O mercado brasileiro de trigo iniciou o ano com comportamentos regionais divergentes, moldados por estratégias locais de comercialização e fluxos logísticos

Análise do mercado de trigo 2026
Ilustrativa

O mercado brasileiro de trigo iniciou o ano com comportamentos regionais divergentes, moldados por estratégias locais de comercialização e fluxos logísticos:

  • Pressão de Baixa (SC e PR): A necessidade de liquidação de estoques superou a demanda, levando os preços aos menores patamares reais em anos.
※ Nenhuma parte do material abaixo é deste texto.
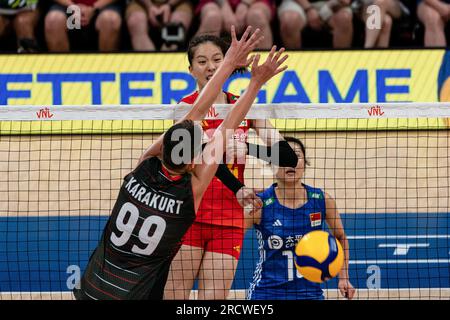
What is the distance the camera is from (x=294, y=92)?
30.9ft

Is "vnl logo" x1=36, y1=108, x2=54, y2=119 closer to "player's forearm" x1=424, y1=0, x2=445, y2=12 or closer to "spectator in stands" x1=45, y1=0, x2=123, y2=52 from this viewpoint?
"spectator in stands" x1=45, y1=0, x2=123, y2=52

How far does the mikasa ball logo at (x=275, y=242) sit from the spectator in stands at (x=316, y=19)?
12.4 feet

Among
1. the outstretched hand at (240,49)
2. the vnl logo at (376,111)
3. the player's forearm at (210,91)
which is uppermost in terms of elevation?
the outstretched hand at (240,49)

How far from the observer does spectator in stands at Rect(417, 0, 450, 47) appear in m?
10.0

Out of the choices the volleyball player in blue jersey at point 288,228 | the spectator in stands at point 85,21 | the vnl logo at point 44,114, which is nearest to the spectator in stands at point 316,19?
the spectator in stands at point 85,21

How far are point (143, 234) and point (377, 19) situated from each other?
5.62 meters

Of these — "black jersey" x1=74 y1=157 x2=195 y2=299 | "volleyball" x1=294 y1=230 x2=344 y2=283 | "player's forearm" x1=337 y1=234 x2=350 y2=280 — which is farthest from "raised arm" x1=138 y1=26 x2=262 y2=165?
"player's forearm" x1=337 y1=234 x2=350 y2=280

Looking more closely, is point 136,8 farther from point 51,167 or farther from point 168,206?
point 168,206

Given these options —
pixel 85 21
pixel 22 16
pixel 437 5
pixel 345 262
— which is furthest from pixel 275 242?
pixel 22 16

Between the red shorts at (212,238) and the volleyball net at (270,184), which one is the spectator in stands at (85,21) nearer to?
the volleyball net at (270,184)

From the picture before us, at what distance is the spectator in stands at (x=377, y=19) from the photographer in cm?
998

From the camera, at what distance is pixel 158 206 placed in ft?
16.9

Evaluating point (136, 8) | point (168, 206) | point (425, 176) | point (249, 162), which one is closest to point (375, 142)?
point (425, 176)

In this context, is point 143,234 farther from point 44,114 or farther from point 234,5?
point 234,5
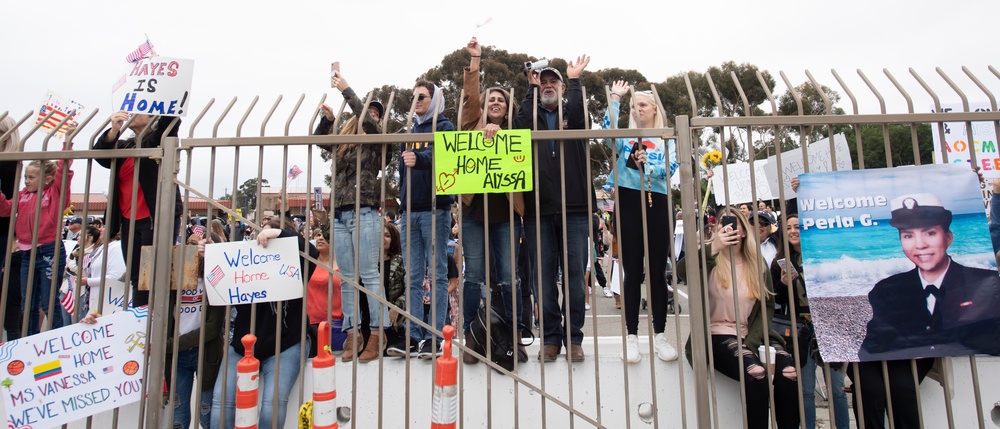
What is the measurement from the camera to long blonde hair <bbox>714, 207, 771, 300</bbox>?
3.70 m

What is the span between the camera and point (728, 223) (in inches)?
143

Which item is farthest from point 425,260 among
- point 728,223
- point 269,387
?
point 728,223

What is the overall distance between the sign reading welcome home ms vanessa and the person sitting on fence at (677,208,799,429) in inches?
47.6

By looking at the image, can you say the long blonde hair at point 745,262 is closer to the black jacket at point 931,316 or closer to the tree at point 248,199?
the black jacket at point 931,316

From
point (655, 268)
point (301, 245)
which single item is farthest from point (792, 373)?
point (301, 245)

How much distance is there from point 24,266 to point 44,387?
243 centimetres

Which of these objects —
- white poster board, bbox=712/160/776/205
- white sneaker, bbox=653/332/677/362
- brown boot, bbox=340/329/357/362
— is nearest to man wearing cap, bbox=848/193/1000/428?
white sneaker, bbox=653/332/677/362

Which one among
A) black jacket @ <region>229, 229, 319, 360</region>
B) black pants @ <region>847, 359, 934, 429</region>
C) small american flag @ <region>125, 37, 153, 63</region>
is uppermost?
small american flag @ <region>125, 37, 153, 63</region>

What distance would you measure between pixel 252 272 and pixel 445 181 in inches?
52.5

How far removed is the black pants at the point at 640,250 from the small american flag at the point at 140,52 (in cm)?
349

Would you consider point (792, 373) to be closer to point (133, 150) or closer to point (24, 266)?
point (133, 150)

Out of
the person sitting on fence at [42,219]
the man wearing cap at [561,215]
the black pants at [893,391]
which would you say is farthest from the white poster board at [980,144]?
the person sitting on fence at [42,219]

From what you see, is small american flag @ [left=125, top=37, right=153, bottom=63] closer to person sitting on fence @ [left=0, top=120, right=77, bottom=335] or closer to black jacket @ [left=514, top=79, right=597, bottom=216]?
person sitting on fence @ [left=0, top=120, right=77, bottom=335]

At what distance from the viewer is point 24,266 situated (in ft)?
17.4
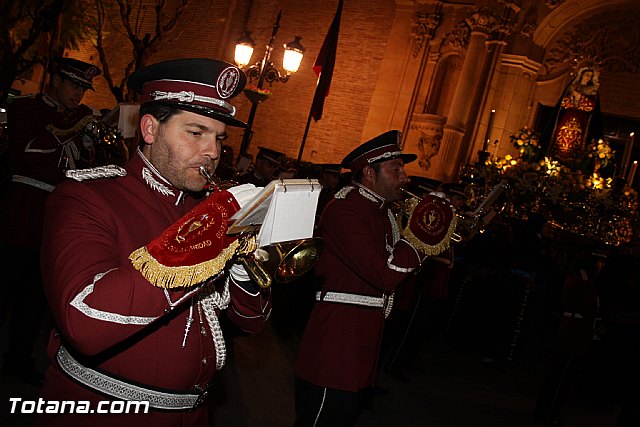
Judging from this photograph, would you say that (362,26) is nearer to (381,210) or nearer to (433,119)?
(433,119)

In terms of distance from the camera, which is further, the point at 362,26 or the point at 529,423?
the point at 362,26

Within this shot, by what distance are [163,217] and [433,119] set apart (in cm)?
1418

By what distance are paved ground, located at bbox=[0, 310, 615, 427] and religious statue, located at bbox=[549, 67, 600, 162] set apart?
4.58 m

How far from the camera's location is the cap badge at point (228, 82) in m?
2.22

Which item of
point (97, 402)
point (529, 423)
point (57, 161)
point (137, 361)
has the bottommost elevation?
point (529, 423)

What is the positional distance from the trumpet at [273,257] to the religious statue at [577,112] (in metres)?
10.2

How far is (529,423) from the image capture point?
6641 mm

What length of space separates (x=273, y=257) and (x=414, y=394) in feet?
16.5

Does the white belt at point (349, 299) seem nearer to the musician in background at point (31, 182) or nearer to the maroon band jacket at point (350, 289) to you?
the maroon band jacket at point (350, 289)

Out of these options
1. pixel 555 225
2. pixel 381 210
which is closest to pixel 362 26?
pixel 555 225

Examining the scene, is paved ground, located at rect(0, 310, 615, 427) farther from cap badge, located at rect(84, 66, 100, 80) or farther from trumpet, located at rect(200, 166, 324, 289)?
trumpet, located at rect(200, 166, 324, 289)

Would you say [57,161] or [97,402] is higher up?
[57,161]

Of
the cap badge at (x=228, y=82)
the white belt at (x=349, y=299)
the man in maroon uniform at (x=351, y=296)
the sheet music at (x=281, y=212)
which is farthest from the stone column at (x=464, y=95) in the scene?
the sheet music at (x=281, y=212)

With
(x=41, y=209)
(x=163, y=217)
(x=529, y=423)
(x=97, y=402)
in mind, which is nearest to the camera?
(x=97, y=402)
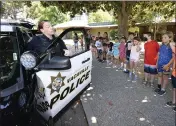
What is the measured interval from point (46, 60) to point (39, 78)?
209 millimetres

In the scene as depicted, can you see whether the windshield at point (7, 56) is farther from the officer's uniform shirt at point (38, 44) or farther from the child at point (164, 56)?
the child at point (164, 56)

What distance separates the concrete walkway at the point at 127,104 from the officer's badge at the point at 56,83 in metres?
1.95

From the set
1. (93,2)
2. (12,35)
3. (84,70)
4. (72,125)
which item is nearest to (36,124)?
(12,35)

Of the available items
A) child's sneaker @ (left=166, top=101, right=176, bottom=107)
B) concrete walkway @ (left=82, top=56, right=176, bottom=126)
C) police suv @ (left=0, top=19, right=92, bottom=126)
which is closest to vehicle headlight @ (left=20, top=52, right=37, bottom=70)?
police suv @ (left=0, top=19, right=92, bottom=126)

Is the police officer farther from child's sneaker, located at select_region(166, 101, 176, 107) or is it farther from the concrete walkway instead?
child's sneaker, located at select_region(166, 101, 176, 107)

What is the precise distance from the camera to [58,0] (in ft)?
53.2

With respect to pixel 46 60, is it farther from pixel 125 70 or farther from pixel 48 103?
pixel 125 70

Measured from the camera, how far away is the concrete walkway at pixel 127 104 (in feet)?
16.3

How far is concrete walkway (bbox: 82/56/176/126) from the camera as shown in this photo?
16.3 feet

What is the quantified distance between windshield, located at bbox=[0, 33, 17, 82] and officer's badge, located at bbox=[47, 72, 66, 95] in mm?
457

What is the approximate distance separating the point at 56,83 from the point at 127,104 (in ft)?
10.5

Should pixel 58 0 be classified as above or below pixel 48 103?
above

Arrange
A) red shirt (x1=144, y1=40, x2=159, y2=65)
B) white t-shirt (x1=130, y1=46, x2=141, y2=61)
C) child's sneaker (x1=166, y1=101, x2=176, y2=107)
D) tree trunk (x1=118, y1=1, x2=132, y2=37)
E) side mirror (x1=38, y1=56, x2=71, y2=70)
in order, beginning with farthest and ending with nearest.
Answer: tree trunk (x1=118, y1=1, x2=132, y2=37) < white t-shirt (x1=130, y1=46, x2=141, y2=61) < red shirt (x1=144, y1=40, x2=159, y2=65) < child's sneaker (x1=166, y1=101, x2=176, y2=107) < side mirror (x1=38, y1=56, x2=71, y2=70)

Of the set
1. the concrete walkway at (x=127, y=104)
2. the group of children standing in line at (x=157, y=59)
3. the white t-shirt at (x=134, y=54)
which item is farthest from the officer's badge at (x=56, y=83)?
the white t-shirt at (x=134, y=54)
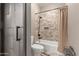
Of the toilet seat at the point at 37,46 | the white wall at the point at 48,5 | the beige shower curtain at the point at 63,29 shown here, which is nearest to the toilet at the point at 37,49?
the toilet seat at the point at 37,46

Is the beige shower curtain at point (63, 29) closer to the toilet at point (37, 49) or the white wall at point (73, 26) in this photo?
the white wall at point (73, 26)

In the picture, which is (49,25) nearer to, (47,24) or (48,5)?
(47,24)

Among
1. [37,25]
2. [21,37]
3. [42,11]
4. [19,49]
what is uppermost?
[42,11]

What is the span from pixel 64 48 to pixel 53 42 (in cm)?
11

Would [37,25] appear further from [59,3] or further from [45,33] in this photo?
[59,3]

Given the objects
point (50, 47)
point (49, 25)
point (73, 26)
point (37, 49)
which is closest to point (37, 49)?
point (37, 49)

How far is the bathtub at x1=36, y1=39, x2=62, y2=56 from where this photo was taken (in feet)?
3.19

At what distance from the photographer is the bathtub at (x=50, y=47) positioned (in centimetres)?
97

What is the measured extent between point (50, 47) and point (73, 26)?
270 mm

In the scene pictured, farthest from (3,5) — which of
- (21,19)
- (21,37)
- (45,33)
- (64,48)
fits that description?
(64,48)

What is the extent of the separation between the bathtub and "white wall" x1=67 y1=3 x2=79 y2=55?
136mm

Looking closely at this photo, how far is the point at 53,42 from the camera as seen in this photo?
973mm

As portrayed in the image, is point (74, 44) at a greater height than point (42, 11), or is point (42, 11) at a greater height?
point (42, 11)

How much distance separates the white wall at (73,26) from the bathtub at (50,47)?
14 cm
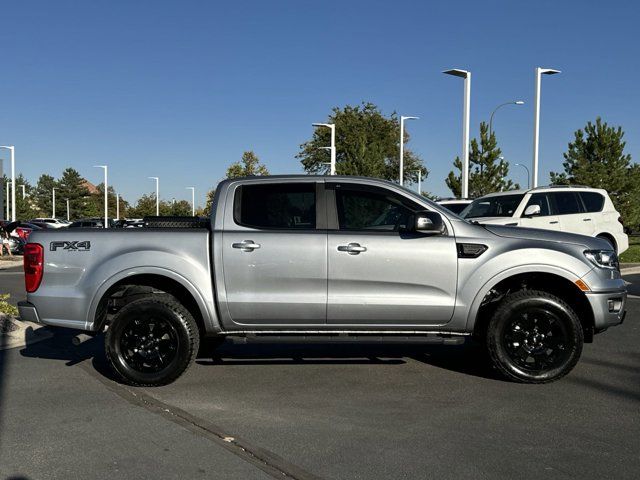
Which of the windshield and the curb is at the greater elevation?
the windshield

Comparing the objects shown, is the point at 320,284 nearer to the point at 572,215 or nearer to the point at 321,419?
the point at 321,419

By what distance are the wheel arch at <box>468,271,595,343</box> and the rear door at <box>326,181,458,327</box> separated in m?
0.35

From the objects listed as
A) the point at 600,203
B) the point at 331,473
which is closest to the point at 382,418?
the point at 331,473

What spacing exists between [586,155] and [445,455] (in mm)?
27744

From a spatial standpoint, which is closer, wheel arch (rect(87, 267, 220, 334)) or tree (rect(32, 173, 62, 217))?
wheel arch (rect(87, 267, 220, 334))

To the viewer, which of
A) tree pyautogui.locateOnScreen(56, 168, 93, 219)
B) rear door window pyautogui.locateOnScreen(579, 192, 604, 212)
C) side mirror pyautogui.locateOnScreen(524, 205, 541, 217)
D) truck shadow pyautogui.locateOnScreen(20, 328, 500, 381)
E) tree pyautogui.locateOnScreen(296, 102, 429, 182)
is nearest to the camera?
truck shadow pyautogui.locateOnScreen(20, 328, 500, 381)

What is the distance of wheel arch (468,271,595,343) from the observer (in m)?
5.82

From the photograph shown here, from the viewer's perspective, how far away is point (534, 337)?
5871 mm

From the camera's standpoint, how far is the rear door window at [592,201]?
13.6 meters

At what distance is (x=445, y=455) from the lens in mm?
4105

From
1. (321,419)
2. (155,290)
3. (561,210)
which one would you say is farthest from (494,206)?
(321,419)

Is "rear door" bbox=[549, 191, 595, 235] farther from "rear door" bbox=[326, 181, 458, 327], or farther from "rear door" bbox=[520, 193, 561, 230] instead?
"rear door" bbox=[326, 181, 458, 327]

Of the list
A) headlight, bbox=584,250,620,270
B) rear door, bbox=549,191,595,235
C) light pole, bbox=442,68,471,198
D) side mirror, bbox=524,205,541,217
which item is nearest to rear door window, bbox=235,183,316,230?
headlight, bbox=584,250,620,270

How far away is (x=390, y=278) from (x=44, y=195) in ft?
402
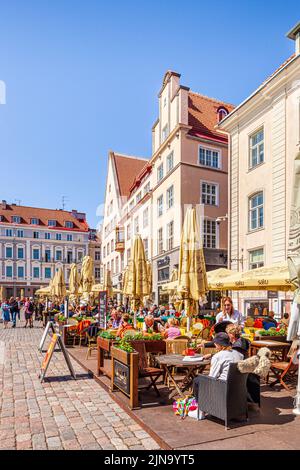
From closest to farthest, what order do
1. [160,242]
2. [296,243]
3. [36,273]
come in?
[296,243], [160,242], [36,273]

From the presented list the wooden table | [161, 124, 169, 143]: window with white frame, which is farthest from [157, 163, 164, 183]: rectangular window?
the wooden table

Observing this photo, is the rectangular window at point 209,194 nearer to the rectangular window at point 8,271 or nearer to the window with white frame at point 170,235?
the window with white frame at point 170,235

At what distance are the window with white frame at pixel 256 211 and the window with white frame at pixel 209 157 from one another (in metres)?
8.33

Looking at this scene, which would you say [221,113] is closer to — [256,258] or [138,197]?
[138,197]

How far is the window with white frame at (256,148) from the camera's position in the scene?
19.9 meters

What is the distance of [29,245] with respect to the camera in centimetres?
7025

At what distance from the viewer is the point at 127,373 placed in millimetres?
6184

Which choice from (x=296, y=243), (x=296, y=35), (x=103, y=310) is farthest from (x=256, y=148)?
(x=296, y=243)

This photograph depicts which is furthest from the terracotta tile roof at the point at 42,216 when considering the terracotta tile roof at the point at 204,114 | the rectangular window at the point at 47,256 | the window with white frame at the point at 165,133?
the terracotta tile roof at the point at 204,114

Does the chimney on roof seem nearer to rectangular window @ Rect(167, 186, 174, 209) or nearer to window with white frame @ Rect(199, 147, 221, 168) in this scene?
window with white frame @ Rect(199, 147, 221, 168)

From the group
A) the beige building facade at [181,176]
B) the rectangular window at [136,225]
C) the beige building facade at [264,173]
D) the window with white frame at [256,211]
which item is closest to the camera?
the beige building facade at [264,173]

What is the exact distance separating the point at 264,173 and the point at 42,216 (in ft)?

Em Santa Catarina, o valor atingiu o nível mais baixo desde 2018;
  • Suporte e Alta (RS e SP): No Rio Grande do Sul, o forte ritmo das exportações garantiu a sustentação dos preços. Já em São Paulo, a resistência dos vendedores em negociar nos patamares atuais resultou na terceira alta mensal consecutiva.

Resumo dos Preços por Estado

Abaixo, os valores médios por tonelada e as variações registradas:

Estado Preço Médio (R$/t) Var. Mensal (%) Var. Anual (%) Observação Histórica
São Paulo R$ 1.257,25 +0,4% -19,9% 3ª alta mensal seguida
Paraná R$ 1.178,66 -0,4% -15,2% Menor valor desde Out/23
Santa Catarina R$ 1.158,92 -1,6% -18,3% Menor valor desde Mar/18
Rio Grande do Sul R$ 1.050,89 +1,4% -16,1% Pico em 3 meses

Projeção para o Próximo Trimestre (Fevereiro – Abril)

Com base nos dados de oferta e demanda analisados, a tendência para os próximos meses sugere:

 

  1. Estabilização no Sul: Após o movimento de liquidação de estoques em SC e PR, a pressão de oferta deve diminuir. Se o fluxo de exportação no RS continuar robusto, os preços na região Sul tendem a buscar um equilíbrio ou leve recuperação;
  2. Aperto em São Paulo: A “restrição vendedora” em SP indica que o produtor está capitalizado ou aguardando preços melhores. Isso pode forçar moinhos a elevar as ofertas de compra para garantir o abastecimento, mantendo a tendência de alta no curto prazo;
  3. Fator Entressafra: À medida que avançamos para o segundo trimestre, o distanciamento da última colheita brasileira costuma reduzir a disponibilidade de trigo nacional de qualidade superior, o que historicamente dá suporte aos preços, dependendo do custo de importação (paridade de importação).